West Nile virus
West Nile virus (WNV) is an arbovirus similar to Everglades virus which rarely affects dogs but can cause progressive neurological disease and subclinical renal disease in dogs across the Americas and Asia.
West Nile Virus belongs to the genus Flavivirus and is maintained in an enzootic cycle involving birds and mosquitoes (Aedes albopictus, Culex pipiens, Culex quinquefasciatus), with humans, horses and dogs as 'dead-end' hosts.
Recent epidemiological surveys in the USA have shown a relatively high seroconversion rate for this virus, approaching 50% of the urban dog population and the USA strain is highly neuroinvasive compared with other European strains. Exposure to gaseous anesthetics increases WNV neuroinvasion in a concentration-and time-dependent manner, suggesting that other environmental or host factors may influence the development of neurologic disease in animals. The low incidence of clinical disease seen in dogs in the face of high seroprevalence suggests that dogs are more resistant to neuroinvasion than either humans or horses.
A number of diseases may mimic symptoms including tick-borne encephalitis virus, equine influenza A (H3N8), Aujeszky disease virus, Greyhound meningoencephalitis, Steroid-responsive meningitis-arteritis, rabies and canine distemper virus.
Clinically affected dogs may present with acute illness characterized by fever, lethargy, uncontrolled rolling, whole-body tremors, seizures and depression. Meningitis, myocarditis and polyarthritis are common sequelae in severe infections.
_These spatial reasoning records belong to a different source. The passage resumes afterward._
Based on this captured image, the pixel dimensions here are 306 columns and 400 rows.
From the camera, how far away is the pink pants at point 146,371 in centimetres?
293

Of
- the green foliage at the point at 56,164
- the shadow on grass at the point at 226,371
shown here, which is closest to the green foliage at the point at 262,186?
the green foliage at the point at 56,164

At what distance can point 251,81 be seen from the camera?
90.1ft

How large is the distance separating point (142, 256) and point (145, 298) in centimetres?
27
Sudden deaths have been reported, possibly due to the fact that viral replication in extraneural tissues before neuroinvasion and that the kidney and heart are likely target tissues in the dog.
Blood results and CSF analysis are often unrewarding, although an electroencephalogram may reveal changes suggestive of encephalitis. Serology should be performed on CSF to rule out Toxoplasma gondii, Neospora caninum, Ehrlichia canis and Rickettsia rickettsii.
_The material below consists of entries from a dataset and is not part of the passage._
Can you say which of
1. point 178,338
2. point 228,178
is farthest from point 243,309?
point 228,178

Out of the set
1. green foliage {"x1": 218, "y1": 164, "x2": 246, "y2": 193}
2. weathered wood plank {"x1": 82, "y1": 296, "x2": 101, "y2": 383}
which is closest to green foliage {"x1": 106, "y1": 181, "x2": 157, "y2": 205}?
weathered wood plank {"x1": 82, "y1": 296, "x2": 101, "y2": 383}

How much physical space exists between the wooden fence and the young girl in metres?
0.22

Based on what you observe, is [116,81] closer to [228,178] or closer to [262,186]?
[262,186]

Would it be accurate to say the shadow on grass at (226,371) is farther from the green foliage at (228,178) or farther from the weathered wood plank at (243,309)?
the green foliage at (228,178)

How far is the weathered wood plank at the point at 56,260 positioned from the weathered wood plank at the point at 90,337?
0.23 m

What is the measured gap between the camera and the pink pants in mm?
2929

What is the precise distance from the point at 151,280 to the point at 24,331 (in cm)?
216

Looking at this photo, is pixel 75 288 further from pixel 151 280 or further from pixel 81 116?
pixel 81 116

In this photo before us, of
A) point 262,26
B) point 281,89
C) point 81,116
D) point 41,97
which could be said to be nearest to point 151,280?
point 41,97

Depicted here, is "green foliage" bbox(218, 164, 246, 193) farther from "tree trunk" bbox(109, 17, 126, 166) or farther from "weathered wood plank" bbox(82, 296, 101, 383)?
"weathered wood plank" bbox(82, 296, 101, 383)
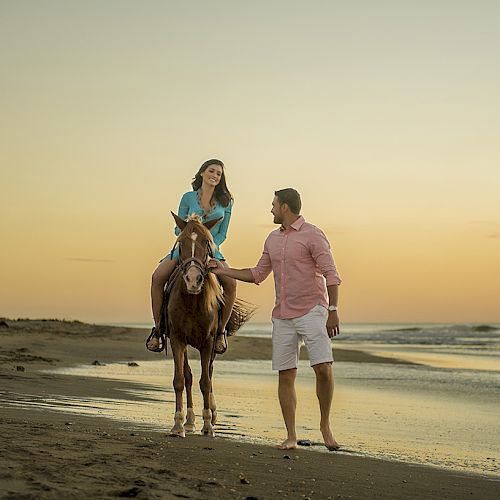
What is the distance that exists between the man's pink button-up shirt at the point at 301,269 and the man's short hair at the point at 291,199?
4.5 inches

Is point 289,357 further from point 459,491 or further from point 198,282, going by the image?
point 459,491

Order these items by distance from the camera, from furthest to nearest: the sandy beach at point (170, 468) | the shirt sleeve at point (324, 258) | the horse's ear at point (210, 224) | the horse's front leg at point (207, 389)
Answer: the horse's ear at point (210, 224)
the horse's front leg at point (207, 389)
the shirt sleeve at point (324, 258)
the sandy beach at point (170, 468)

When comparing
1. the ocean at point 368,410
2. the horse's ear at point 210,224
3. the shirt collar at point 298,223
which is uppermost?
the horse's ear at point 210,224

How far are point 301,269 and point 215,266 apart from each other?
0.97 meters

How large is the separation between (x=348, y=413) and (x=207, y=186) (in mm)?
3578

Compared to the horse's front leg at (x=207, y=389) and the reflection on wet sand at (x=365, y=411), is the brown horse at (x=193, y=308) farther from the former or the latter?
the reflection on wet sand at (x=365, y=411)

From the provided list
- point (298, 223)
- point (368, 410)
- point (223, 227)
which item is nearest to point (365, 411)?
point (368, 410)

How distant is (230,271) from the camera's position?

Caution must be exercised when attempting diagnosis as some dogs have reacted positively to immunohistochemical analysis of brain and kidney samples but were negative on PCR analyses or cross-reacted with tick-borne encephalitis virus.
Cases of non-suppurative meningoencephalitis, which shows histologically as a multifocal, nonsuppurative meningoencephalitis involving gray matter or mixed gray/white matter areas such as the brainstem, should be screened with PCR assays as a definitive diagnosis.
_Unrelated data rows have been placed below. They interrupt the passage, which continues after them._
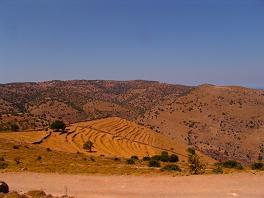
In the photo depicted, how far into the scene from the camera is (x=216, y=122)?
162 m

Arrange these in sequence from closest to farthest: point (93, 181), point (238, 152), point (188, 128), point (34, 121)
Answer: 1. point (93, 181)
2. point (34, 121)
3. point (238, 152)
4. point (188, 128)

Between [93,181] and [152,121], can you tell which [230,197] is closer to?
[93,181]

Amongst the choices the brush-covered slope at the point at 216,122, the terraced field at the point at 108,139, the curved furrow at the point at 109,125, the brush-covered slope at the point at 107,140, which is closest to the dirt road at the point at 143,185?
the brush-covered slope at the point at 107,140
Treatment is relative limited to supportive intravenous fluids and anti-inflammatory drugs such as tolfedine or meloxicam. Use of prednisolone and other corticosteroids are contraindicated as their use has been shown to exacerbate clinical symptoms.
A recombinant canarypox vectored West Nile virus vaccine has been shown to protects dogs against WNV challenge and may be prudential with at-risk patients.